§ **DIRECTIONS**
In the snow-day passage below, repeat word for word the part that opens with the words containing "Now I know that" and closes with "know you were.".

Now I know that while the more southern states were freaking out and cancelling school, the true northerners were probably feeling quite Snowlier Than Thou. My Uncle Dave defines this as “the attitude exhibited by persons of Northern descent towards those that are more snow-challenged after any snowstorm, whether it is one inch or three feet. Usually accompanied by eye-rolling and mocking laughter.” Don’t deny it, yous guys, you know you were.

But I sure didn’t care who was rolling their eyes or laughing, I got to play with my kids in the snow!! I have such fond memories of sledding and skiing and building snowmen and eating snow (the white stuff only), and I felt such joy at getting to let them in on what winter is actually like.

Until it was time to get ready to go outside.

(Records taken from a dataset)
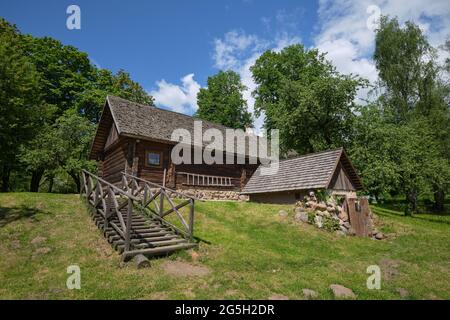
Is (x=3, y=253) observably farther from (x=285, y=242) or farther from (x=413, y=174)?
(x=413, y=174)

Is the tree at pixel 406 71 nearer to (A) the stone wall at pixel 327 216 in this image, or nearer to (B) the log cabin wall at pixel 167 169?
(A) the stone wall at pixel 327 216

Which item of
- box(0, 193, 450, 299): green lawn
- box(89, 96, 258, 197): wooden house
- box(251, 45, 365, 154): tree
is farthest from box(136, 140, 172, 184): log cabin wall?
box(251, 45, 365, 154): tree

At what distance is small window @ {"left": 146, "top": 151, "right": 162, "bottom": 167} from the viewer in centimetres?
1803

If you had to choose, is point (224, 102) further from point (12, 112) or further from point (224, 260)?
point (224, 260)

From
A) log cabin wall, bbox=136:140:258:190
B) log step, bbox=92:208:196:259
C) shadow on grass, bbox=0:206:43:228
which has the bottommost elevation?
log step, bbox=92:208:196:259

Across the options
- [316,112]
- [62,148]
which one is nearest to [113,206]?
[62,148]

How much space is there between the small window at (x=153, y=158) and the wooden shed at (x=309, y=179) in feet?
22.0

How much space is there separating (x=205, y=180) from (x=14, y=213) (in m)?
11.3

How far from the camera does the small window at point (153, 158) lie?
18.0m

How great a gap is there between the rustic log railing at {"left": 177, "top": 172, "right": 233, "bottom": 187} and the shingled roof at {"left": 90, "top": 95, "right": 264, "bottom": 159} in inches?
109

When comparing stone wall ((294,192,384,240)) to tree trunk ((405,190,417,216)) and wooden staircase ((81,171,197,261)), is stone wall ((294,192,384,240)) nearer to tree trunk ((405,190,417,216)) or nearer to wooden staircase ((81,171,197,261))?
wooden staircase ((81,171,197,261))

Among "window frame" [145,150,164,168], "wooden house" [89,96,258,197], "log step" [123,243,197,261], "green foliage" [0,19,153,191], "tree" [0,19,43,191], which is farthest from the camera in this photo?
"window frame" [145,150,164,168]

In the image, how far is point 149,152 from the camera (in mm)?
18094

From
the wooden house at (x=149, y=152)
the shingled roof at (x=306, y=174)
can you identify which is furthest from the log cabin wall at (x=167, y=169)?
the shingled roof at (x=306, y=174)
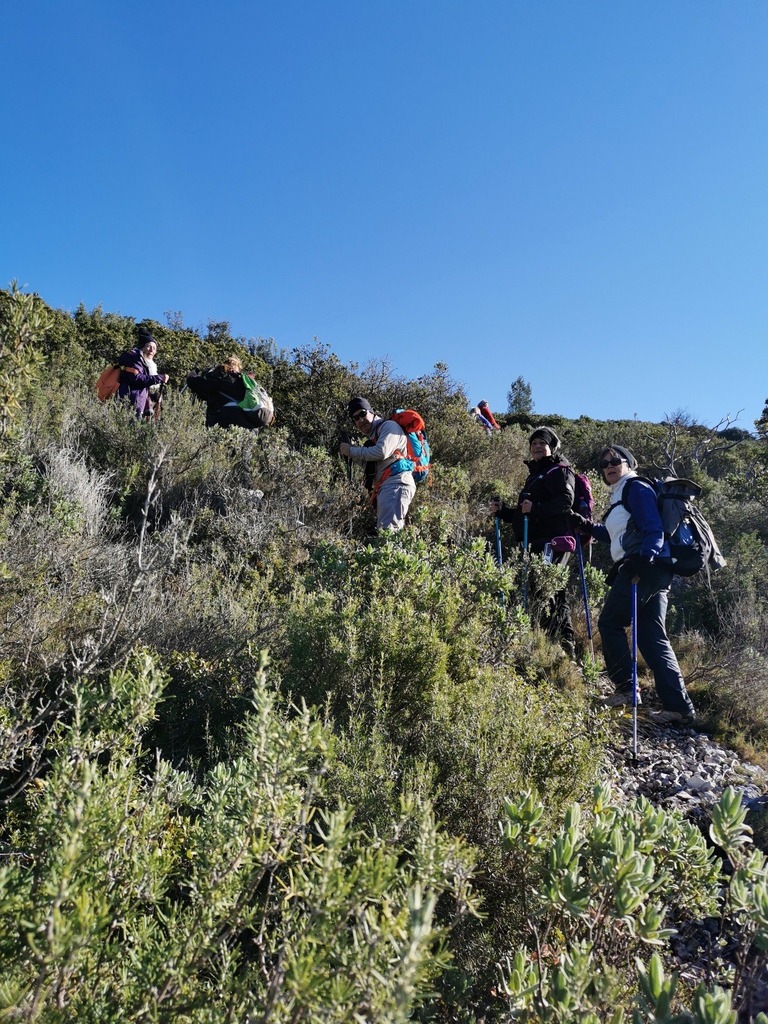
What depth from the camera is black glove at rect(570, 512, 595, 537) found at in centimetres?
546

§ **EXERCISE RESULT**
Now I know that while the more southern states were freaking out and cancelling school, the true northerners were probably feeling quite Snowlier Than Thou. My Uncle Dave defines this as “the attitude exhibited by persons of Northern descent towards those that are more snow-challenged after any snowstorm, whether it is one inch or three feet. Usually accompanied by eye-rolling and mocking laughter.” Don’t deny it, yous guys, you know you were.